ABC’s main anchor, George Stephanopoulos, has acknowledged that he gave $75,000 to the Clinton Foundation over the past three years. He didn’t tell his bosses, and he never mentioned it on the air, even when grilling the author of a book that questions whether foundation donations influenced decisions Hillary Clinton made as Secretary of State. (I’ve embedded video of that interview below.)
Now, Stephanopoulos says, he’s sorry he didn’t disclose the contributions. “I should have gone the extra mile to avoid even the appearance of a conflict,” he told viewers on Good Morning America.
The network’s reponse? “We accept his apology. It was an honest mistake.”
I’m not buying it. Stephanopoulos is no rookie. He knows full well that he’s been viewed as potentially biased in favor of Democrats in general, and the Clintons in particular, ever since ABC hired him in 1996, when he left his job as a senior advisor in the Clinton White House. He didn’t make a nominal gift to a much beloved national charity. He gave $25,000 for three years straight to a foundation linked to a polarizing political family, one he just happened to have worked for. And he didn’t think that would raise questions about his credibility as a journalist? Come on.

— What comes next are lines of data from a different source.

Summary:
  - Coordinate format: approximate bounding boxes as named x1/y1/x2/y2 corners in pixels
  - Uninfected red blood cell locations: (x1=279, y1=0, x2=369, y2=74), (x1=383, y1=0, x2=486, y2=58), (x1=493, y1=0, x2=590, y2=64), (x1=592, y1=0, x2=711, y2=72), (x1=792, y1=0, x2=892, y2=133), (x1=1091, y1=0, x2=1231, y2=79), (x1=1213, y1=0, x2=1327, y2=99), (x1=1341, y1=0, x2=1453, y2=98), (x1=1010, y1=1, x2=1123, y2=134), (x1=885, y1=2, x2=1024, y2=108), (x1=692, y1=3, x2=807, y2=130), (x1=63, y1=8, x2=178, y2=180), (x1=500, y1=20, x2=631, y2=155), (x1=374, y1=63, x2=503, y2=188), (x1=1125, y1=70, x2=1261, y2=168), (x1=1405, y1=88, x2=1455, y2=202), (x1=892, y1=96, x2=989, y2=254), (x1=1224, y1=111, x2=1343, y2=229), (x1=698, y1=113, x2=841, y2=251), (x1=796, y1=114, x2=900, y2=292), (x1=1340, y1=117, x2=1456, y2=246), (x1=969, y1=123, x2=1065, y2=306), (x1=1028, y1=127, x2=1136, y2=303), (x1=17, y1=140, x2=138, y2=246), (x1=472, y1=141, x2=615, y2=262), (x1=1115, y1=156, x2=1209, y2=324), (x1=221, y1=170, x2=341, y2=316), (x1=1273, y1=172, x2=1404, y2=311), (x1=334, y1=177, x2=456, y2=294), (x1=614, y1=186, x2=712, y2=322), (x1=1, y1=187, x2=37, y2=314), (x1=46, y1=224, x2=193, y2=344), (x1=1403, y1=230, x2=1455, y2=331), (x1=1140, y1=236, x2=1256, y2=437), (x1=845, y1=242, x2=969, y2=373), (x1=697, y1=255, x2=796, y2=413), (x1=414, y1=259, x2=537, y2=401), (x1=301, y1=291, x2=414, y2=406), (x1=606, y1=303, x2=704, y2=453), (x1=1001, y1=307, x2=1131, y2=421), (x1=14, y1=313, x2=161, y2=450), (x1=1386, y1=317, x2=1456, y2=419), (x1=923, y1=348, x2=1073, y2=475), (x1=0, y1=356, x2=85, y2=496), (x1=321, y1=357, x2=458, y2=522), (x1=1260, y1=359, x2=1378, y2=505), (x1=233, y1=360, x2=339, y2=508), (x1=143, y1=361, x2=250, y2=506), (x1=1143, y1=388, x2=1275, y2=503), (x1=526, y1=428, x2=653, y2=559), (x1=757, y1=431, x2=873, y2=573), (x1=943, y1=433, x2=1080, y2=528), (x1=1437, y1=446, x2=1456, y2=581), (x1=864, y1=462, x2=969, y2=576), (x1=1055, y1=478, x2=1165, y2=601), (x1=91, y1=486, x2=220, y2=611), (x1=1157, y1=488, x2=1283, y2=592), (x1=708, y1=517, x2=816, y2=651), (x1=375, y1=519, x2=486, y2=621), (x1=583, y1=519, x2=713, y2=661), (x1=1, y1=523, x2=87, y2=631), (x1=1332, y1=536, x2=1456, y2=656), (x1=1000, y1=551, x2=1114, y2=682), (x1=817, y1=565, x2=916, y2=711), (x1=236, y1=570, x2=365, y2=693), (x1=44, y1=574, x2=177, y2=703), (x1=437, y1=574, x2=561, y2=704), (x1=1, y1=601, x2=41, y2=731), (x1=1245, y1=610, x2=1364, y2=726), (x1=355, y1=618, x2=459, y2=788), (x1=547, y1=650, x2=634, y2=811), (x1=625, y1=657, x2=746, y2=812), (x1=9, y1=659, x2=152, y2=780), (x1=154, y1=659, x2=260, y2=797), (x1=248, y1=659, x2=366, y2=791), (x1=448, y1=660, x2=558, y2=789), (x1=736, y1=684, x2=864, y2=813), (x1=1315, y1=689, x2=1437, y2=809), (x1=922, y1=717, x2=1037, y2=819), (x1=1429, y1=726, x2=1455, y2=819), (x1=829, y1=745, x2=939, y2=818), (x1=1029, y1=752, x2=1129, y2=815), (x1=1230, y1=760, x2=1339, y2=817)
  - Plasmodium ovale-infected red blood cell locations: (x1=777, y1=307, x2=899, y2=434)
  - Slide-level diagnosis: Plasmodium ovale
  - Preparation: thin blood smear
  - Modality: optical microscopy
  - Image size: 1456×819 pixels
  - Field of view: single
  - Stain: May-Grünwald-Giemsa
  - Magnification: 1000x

Stephanopoulos has been in the news business almost 20 years now. Surely he’s aware that one of the four key points in the SPJ ethics code is “act independently [and] avoid conflicts of interest, real or perceived.” By any measure, he’s fallen short. But his employer is standing by him. While he won’t play any role in a Republican debate that ABC plans to air, Stephanopoulos apparently will still be involved in the network’s 2016 campaign coverage.
How is it that Stephanopoulos can escape any discipline? Can you spell ratings? As the host of ABC’s most-watched news program, Good Morning America, and its Sunday talk show, This Week, Stephanopoulos is worth a bundle to ABC News. With NBC News still reeling from the Brian Williams debacle and the unceremonious dumping of Meet the Press host David Gregory, ABC is loath to give up a competitive advantage by punishing Stephanopoulos.
In apologizing for his action, Stephanopoulos explained, “I’m sorry because I don’t want anything to compromise my integrity or the standards of ABC News.”
Too late. The damage is done. And by letting it stand, ABC News has compromised the credibility of its entire news division. Taking Stephanopoulos off the air for a few days and reminding the entire staff of their ethical obligations is the least ABC should do. It speaks volumes about the state of network news these days that ABC plans to do nothing of the sort.